Google maps draw a line in sand for clean energy

Environmentalists create cheat sheets about places where alternative-energy developers are least and most likely to be challenged.

A new set of layers for Google Earth is trying to make it easier for solar and wind farm developers to figure out where they are least and most likely to be challenged.

The Path to Green Energy, as the Google Earth tool is called, provides information on lands legally prohibited from commercial development, on natural habitats of endangered species, and on lands proposed for inclusion into the federal wilderness system.

The tool was developed by the Natural Resources Defense Council and the National Audubon Society with sponsorship from Google.org's Geo Challenge Grants. The grants program provides nonprofits with money to develop Google Earth tools. Each group receives a $25,000 grant to gather and organize data from within its own organization and from government agencies, including wildlife, game, and fish commissions.

The Path to Green Energy tool, which went live Wednesday, is freely available to the public and currently covers the Western states and the Dakotas.

* **Supplied data**:
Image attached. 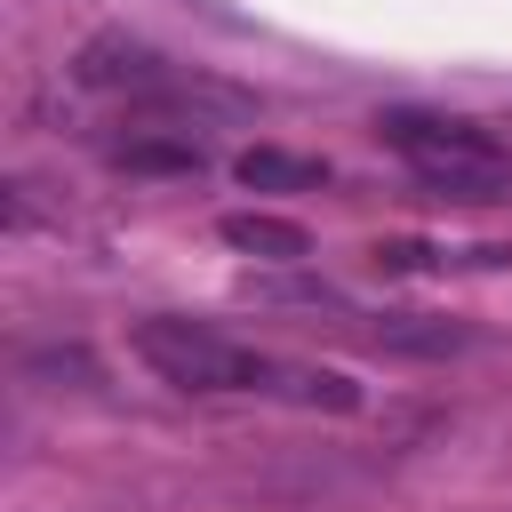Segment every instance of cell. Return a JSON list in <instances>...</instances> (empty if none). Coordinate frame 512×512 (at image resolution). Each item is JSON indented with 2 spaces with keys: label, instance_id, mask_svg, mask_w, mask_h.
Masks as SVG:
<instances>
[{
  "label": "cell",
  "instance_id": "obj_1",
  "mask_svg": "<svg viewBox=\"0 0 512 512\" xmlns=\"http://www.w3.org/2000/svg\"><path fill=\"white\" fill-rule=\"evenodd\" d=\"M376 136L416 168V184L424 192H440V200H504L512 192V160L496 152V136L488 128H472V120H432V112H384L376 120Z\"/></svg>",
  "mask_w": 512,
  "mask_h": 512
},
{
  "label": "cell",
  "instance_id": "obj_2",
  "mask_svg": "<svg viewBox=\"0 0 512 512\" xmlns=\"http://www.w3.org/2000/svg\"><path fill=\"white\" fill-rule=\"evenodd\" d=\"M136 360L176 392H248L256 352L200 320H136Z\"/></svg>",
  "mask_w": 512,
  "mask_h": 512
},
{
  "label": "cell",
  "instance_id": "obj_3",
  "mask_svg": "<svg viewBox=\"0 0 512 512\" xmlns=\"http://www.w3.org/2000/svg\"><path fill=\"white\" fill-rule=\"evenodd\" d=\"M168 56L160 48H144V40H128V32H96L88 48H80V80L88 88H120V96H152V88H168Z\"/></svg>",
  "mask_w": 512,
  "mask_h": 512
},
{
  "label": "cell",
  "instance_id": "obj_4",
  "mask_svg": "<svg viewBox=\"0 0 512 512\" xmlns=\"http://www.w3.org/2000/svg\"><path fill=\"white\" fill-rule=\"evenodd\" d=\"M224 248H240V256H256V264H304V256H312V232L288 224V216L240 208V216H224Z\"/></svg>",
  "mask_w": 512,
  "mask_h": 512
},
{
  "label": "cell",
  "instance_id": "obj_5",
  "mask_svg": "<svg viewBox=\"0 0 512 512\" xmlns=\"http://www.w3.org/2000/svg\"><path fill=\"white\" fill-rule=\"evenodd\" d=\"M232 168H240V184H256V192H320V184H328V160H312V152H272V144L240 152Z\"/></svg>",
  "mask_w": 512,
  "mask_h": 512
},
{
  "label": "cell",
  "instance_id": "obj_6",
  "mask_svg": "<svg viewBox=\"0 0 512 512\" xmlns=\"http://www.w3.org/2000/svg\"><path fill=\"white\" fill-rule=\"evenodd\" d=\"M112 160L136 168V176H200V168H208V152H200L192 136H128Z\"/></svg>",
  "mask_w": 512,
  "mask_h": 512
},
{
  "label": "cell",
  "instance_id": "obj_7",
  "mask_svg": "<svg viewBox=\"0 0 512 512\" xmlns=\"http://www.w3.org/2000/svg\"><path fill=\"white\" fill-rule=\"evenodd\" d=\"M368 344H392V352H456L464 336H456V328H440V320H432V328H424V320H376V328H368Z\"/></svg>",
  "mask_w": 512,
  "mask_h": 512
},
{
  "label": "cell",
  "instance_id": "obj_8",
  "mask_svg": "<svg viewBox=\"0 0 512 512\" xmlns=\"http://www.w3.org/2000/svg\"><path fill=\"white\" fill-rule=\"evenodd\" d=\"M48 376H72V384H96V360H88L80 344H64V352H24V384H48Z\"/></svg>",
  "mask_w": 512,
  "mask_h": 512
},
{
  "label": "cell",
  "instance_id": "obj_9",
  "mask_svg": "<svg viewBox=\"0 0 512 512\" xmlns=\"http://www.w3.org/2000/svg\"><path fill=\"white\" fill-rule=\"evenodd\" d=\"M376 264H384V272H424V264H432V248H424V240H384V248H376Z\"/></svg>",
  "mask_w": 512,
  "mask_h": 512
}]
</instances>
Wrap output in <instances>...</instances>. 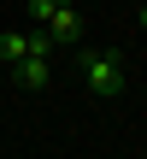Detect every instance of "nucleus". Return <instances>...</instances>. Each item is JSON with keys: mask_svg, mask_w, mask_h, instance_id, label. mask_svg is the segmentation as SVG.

==

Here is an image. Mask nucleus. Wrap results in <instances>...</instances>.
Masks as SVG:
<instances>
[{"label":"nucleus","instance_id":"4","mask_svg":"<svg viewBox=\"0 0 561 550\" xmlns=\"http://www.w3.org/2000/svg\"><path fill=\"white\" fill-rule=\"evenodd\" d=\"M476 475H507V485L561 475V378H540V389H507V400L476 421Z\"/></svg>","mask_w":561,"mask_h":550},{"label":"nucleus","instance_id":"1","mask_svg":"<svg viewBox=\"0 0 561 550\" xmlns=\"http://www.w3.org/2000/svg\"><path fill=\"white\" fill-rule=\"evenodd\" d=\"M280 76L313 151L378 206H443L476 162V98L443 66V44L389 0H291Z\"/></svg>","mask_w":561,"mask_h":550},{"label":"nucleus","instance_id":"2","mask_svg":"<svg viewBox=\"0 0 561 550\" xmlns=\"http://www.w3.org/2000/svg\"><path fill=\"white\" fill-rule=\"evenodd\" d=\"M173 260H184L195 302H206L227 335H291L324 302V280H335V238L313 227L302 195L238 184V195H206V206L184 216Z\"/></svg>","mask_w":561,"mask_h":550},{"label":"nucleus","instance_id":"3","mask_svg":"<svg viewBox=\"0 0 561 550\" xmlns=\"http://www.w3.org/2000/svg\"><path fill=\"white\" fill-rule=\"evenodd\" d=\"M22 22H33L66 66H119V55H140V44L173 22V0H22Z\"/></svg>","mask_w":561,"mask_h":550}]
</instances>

...

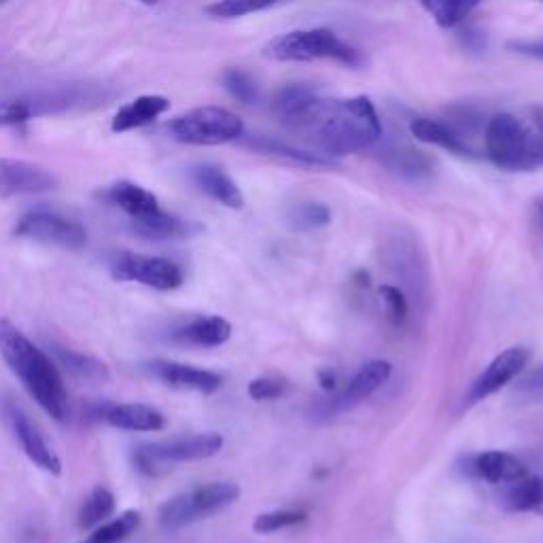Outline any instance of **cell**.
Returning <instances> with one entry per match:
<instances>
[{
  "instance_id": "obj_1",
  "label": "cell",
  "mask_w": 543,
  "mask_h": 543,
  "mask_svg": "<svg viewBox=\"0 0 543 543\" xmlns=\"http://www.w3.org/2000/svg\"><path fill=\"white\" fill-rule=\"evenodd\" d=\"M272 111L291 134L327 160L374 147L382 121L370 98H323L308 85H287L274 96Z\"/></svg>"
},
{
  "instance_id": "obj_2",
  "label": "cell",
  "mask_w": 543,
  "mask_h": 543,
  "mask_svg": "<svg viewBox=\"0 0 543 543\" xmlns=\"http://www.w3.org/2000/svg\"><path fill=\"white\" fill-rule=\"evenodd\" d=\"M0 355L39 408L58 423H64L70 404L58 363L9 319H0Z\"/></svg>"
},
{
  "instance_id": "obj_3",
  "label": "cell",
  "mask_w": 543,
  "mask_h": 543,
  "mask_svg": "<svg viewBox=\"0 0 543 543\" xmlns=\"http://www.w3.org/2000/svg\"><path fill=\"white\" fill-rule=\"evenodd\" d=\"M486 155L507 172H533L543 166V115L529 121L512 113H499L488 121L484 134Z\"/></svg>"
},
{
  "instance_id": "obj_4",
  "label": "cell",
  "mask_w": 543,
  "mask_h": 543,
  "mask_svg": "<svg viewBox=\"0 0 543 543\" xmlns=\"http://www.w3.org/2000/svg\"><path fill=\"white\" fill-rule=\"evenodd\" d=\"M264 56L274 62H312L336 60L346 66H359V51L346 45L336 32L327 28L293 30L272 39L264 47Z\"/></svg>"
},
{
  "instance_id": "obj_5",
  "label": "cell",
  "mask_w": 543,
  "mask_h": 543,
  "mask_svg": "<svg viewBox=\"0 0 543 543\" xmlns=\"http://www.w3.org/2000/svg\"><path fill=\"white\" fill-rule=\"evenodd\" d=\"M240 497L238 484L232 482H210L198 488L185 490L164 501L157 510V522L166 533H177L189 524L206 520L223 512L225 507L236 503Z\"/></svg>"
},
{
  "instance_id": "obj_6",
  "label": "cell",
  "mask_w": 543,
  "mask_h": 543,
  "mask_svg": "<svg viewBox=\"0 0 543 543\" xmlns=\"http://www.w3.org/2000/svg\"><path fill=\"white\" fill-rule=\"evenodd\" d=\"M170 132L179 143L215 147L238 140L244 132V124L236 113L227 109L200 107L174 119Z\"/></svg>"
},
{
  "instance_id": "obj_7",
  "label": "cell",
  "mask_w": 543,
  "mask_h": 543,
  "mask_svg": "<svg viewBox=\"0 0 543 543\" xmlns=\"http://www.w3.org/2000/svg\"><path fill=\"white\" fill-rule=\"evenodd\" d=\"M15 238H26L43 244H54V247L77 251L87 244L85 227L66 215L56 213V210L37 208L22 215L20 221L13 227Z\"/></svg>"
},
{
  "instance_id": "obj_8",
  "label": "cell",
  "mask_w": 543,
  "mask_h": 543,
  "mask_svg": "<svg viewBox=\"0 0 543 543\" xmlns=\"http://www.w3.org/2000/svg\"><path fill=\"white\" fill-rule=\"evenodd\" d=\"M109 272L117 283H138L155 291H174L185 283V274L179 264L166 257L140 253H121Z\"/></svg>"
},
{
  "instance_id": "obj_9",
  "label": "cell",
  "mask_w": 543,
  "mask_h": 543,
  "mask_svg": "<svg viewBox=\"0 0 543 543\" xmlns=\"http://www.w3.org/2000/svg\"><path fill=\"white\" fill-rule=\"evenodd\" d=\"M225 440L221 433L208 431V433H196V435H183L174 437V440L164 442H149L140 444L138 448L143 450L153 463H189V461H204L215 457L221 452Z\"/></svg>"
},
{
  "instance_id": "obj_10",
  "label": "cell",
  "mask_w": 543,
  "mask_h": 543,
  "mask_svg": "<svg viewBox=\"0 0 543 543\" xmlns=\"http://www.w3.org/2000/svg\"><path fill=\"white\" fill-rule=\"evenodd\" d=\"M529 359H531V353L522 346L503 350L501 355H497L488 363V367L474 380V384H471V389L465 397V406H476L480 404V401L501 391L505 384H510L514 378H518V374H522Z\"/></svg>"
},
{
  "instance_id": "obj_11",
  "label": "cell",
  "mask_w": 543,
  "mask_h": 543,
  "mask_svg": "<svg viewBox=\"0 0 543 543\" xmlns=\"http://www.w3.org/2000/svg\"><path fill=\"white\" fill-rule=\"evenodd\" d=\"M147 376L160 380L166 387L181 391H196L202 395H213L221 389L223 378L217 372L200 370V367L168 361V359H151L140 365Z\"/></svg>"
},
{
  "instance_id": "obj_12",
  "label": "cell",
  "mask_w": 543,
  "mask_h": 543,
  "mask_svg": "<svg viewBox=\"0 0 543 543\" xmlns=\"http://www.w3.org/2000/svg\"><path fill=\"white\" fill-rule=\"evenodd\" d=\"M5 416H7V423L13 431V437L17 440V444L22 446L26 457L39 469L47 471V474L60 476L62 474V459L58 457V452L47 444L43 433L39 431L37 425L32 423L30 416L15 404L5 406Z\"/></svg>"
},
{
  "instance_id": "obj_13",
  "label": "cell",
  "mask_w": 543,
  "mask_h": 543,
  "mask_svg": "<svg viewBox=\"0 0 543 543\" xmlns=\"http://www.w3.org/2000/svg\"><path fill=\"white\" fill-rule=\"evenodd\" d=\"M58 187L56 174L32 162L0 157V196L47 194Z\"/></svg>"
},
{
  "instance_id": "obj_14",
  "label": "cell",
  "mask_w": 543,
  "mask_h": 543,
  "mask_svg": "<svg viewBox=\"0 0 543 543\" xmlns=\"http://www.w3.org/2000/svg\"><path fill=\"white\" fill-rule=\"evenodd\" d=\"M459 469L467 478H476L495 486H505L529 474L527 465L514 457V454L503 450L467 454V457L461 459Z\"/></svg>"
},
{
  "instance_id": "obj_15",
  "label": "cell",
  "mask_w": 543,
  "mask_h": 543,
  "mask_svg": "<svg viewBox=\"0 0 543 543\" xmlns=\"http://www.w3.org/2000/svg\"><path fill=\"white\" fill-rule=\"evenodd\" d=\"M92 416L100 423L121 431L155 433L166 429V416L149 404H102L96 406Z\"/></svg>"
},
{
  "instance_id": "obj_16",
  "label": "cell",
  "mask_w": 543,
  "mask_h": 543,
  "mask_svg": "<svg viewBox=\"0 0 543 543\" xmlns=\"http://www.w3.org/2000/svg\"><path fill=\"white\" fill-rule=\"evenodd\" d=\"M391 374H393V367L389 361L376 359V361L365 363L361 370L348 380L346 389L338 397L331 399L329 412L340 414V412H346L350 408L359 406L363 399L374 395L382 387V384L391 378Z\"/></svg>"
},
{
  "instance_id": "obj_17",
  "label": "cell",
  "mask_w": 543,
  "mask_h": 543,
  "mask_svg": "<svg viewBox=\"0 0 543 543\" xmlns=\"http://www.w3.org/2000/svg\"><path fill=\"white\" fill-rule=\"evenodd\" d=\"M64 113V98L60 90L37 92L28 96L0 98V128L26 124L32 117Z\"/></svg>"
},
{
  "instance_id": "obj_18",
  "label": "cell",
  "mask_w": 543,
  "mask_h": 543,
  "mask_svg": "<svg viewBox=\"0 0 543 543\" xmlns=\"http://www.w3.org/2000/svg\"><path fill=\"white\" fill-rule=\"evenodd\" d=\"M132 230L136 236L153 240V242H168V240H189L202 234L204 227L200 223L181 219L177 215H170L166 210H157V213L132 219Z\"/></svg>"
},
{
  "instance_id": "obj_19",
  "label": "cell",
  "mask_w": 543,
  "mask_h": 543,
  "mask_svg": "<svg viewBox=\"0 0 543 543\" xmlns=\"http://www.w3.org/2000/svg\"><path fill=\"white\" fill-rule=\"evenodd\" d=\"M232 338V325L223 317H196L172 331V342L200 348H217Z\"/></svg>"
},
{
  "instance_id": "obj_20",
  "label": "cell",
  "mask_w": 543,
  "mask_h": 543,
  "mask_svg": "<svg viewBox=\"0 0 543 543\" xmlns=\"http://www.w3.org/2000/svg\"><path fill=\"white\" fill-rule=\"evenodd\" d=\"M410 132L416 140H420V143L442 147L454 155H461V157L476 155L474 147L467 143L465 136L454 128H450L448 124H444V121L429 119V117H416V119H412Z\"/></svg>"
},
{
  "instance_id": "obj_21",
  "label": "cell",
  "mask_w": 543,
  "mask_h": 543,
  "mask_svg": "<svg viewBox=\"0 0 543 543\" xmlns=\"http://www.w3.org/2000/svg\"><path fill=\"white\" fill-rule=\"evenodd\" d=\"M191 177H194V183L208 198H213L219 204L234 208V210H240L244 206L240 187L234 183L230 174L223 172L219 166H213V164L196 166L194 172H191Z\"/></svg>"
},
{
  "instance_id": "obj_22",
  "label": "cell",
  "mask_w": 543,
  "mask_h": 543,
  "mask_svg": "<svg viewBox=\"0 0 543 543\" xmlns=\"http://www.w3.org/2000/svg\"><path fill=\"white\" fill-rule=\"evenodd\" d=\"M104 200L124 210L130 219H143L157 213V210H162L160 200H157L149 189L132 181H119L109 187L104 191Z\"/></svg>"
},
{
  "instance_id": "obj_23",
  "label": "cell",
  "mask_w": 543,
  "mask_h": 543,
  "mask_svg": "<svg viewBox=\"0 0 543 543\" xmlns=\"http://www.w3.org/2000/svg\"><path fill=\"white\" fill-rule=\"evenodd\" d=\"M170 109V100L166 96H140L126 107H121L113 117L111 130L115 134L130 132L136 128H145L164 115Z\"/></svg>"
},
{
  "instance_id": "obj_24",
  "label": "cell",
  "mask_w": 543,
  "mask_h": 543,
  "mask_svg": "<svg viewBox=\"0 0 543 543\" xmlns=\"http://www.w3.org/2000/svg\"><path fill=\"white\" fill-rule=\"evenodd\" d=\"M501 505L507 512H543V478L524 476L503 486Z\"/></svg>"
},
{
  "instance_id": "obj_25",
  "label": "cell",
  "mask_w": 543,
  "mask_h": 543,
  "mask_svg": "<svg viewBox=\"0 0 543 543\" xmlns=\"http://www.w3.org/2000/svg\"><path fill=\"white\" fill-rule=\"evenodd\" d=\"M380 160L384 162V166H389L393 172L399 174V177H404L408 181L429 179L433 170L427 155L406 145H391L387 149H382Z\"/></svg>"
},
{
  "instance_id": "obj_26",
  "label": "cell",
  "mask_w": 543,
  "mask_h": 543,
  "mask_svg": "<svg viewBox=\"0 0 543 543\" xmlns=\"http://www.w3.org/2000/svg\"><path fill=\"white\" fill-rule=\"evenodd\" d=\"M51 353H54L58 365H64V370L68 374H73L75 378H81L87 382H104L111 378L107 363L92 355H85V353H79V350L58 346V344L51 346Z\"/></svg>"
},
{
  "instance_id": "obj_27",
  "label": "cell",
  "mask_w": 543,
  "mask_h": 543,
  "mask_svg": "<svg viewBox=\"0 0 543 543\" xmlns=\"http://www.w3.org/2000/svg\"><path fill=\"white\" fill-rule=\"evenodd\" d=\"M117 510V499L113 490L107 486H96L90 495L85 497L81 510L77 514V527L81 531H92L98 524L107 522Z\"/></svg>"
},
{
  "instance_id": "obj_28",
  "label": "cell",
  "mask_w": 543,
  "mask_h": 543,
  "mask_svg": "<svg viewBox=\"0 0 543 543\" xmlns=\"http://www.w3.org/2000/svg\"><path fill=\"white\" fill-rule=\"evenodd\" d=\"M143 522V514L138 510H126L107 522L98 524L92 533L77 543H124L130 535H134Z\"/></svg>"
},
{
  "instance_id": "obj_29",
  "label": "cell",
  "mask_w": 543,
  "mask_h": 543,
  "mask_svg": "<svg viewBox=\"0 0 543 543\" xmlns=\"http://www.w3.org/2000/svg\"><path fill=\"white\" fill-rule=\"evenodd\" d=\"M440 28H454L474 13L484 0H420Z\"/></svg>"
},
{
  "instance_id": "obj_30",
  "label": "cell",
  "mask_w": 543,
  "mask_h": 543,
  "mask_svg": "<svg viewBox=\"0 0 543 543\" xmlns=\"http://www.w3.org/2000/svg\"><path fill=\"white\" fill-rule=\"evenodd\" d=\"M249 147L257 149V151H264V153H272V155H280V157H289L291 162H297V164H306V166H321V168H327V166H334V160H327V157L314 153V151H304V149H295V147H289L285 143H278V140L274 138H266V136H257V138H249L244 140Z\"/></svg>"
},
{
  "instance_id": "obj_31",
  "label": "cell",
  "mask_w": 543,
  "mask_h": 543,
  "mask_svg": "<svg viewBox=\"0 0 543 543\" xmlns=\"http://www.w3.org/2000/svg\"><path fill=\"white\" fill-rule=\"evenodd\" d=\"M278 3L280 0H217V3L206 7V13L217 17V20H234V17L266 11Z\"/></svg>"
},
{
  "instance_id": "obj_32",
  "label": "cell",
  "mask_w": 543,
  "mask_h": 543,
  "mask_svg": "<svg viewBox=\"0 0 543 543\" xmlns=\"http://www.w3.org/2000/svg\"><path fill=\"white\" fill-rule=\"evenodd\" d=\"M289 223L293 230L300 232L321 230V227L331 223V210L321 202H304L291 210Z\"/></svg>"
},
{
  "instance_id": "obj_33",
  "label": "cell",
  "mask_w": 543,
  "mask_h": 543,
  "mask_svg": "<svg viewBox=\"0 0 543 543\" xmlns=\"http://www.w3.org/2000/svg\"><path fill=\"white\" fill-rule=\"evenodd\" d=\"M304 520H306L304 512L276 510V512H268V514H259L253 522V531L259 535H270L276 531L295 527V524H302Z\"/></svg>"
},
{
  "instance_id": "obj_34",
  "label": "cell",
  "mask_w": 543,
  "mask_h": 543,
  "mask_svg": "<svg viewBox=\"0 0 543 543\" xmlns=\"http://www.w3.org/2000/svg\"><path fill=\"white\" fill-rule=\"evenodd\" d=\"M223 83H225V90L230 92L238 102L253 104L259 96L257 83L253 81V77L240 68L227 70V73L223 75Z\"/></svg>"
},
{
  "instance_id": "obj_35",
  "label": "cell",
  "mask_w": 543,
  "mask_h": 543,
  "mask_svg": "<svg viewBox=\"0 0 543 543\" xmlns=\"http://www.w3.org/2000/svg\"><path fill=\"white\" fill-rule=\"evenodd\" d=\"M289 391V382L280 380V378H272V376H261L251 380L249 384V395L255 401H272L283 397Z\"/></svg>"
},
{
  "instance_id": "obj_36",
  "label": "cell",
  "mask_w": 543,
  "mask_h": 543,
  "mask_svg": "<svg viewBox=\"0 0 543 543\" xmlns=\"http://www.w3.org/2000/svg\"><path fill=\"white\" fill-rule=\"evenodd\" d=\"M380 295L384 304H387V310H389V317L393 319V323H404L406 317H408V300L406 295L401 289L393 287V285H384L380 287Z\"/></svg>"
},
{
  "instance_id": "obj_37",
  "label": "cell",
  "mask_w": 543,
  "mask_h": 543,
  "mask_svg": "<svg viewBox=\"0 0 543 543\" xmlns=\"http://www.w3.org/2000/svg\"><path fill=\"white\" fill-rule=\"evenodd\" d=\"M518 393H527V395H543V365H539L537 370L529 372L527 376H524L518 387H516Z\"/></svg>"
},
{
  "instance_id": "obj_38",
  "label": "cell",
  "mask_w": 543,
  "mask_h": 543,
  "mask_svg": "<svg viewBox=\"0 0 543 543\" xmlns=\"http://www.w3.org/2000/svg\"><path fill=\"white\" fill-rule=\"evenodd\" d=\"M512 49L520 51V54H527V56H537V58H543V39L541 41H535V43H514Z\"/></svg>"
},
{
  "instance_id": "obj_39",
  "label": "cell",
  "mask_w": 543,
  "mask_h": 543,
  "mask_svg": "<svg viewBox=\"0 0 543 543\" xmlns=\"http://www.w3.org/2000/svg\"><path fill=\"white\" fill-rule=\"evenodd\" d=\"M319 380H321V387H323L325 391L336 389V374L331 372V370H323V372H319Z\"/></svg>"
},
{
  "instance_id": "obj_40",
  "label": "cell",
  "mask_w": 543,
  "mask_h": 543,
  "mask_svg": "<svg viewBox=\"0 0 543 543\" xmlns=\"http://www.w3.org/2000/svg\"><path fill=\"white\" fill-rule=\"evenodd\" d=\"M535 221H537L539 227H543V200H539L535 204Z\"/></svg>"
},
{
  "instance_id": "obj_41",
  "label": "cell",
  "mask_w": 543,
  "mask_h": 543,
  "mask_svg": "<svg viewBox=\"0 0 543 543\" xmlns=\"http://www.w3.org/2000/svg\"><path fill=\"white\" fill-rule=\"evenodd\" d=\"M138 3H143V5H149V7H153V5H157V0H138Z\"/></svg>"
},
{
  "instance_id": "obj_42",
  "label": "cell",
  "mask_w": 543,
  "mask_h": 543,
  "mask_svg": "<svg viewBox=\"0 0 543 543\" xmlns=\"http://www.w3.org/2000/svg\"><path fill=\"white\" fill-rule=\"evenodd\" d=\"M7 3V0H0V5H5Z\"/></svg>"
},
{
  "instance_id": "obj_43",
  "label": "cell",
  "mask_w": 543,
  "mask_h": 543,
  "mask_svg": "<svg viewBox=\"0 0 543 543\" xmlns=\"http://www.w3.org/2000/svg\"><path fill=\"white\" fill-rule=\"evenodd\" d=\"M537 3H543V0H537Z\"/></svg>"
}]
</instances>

* **What needs to be done**:
Write out the article on the Google Earth clean-energy tool in full, reproducing every word without change. The records come from a separate source and are unrelated to the article on the Google Earth clean-energy tool.

* **Result for this task**:
Google maps draw a line in sand for clean energy

Environmentalists create cheat sheets about places where alternative-energy developers are least and most likely to be challenged.

A new set of layers for Google Earth is trying to make it easier for solar and wind farm developers to figure out where they are least and most likely to be challenged.

The Path to Green Energy, as the Google Earth tool is called, provides information on lands legally prohibited from commercial development, on natural habitats of endangered species, and on lands proposed for inclusion into the federal wilderness system.

The tool was developed by the Natural Resources Defense Council and the National Audubon Society with sponsorship from Google.org's Geo Challenge Grants. The grants program provides nonprofits with money to develop Google Earth tools. Each group receives a $25,000 grant to gather and organize data from within its own organization and from government agencies, including wildlife, game, and fish commissions.

The Path to Green Energy tool, which went live Wednesday, is freely available to the public and currently covers the Western states and the Dakotas.